▶ Supplied passage
----
Dental Select Platinum Network Access Plan
Dental Select, a subsidiary of Ameritas Life Insurance Corp., is a licensed third‐party administrator and insurance agency offering a network of leased dental providers in the Platinum Network. Dental Select’s leasing partner contracts with and credentials the following types of dentists:
- General Dentists, Endodontists, Oral Surgeons, Orthodontists, Pediatric Dentists, Periodontists, and Prosthodontists.
General dentists, who are trained in all aspects of dental care, comprise the largest part of the Dental Select Platinum Network. Nationally, General Dentists make up 79% of professionally active dentists and 21% are Specialists.
Dentists are listed in the Dental Select Platinum Network directories which are made available on‐line and updated weekly. The electronic directory displays languages spoken by the office.
Network Criteria & Information
Building the Network
Dental Select is committed to offering a robust national network of dentists. We partner with network leasing companies who recruit dentists by:
- utilizing data identifying dentists who are currently providing services to members;
- members referring their dentist for recruitment into the Network;
- determining where members live and work then focusing recruiting efforts in those areas; and,
- recruiting based on the needs of current and new customer business.
Our goal is to make accessing services from an in‐network dentist convenient and efficient.
Before joining the network, all dentists are credentialed based on established criteria to certify they meet our high standards for participation in the network. The credentialing process includes verification of dental licenses, education and malpractice insurance along with other items to ensure the dentist meets credentialing participation requirements.
Source of Information
Information about the dentists appearing on our website is obtained from an application that is completed and signed by the dental care professional. This information is updated periodically through credentialing outreach efforts by the appropriate leased network to the dentist, and through communications received from the dentist when changes occur.
----
▶ Supplied material
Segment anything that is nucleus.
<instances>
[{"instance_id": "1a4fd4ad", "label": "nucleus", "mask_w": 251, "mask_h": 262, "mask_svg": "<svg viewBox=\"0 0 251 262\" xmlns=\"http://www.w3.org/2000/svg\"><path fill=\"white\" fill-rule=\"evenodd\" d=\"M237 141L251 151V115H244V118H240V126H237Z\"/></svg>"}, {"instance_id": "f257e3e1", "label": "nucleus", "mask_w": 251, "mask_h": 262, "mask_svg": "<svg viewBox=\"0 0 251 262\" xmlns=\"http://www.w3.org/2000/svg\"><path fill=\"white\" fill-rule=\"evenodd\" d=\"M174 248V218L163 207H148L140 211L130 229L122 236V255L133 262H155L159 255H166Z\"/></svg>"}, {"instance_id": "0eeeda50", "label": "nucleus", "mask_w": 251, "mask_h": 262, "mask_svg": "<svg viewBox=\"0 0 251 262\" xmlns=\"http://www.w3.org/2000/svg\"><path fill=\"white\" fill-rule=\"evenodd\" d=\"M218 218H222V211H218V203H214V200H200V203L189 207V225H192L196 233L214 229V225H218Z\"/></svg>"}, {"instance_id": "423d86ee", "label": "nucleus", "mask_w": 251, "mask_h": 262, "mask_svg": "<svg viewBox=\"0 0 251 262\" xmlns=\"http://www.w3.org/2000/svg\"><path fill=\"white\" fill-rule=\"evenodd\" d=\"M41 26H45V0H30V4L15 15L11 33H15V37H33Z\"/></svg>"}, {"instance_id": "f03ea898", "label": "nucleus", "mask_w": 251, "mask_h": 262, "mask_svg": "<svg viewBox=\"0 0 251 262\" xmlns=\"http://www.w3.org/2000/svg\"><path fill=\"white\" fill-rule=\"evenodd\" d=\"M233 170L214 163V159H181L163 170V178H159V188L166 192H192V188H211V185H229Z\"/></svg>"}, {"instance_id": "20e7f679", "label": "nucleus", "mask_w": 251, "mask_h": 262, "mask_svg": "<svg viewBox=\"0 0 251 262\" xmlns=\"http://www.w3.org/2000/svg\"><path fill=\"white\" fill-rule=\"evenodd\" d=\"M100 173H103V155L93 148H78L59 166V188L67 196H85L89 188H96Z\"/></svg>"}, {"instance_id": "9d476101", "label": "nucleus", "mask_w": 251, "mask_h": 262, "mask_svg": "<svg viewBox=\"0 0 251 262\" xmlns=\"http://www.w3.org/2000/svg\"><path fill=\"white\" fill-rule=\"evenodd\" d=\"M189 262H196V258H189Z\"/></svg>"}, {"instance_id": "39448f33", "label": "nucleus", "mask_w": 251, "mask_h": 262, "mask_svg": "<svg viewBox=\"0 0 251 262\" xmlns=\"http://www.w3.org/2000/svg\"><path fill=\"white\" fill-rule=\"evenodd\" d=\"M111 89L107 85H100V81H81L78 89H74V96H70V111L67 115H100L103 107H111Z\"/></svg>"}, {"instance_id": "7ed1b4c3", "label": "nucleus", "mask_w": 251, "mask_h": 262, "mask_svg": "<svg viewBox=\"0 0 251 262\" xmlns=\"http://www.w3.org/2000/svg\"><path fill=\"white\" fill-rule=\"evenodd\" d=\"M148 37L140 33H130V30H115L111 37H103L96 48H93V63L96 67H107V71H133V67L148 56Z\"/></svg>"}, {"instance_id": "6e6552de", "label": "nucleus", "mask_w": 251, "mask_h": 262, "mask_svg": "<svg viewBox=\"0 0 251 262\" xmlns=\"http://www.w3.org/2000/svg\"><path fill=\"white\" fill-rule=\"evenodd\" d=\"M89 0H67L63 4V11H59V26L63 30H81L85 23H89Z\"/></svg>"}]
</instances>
----
▶ Work order A
Using the dental network text, explain in one to three sentences why dentists are credentialed before they join the network.
▶ Work order B
Continue the dental network text from its last sentence.
The listing has no connection to the dental network text.

▶ Answer space A
Dentists are credentialed before joining to certify that they meet the high standards set for participation in the network. The process checks their dental licenses, education and malpractice insurance, along with other items, to make sure each dentist meets the participation requirements.

▶ Answer space B
Dental Select reviews its network size and actual in‐force business for potential adjustment to its network. Through regular geoaccess reporting, Dental Select monitors the projected network target and actual performance. If Dental Select is not meeting its target goals, a recruitment project plan may be created. A coordinated effort to add additional dentists to the Network happens in conjunction with the leased network partner’s assigned Provider Network Representative for the area and the Dental Select Provider representative who coordinates telemarketing and office visits. The Provider Network team is responsible for the recruitment and persistency of the network. These activities are reviewed on a quarterly basis by the Ameritas Quality Management Program Committee.
The Ameritas Quality Management Committee is responsible for ensuring that the organization’s quality management program is fully operational. The Quality Management Committee Policy contains information about the activities and responsibilities of the Committee. This committee reviews and evaluates the results of quality management activities, institutes needed actions, and ensures followups, as appropriate. Reports of the Committee’s review are prepared semi‐annually and presented to Ameritas’ senior management.
The plan provides access
to at least one dental provider
for at least 90% of the enrollees.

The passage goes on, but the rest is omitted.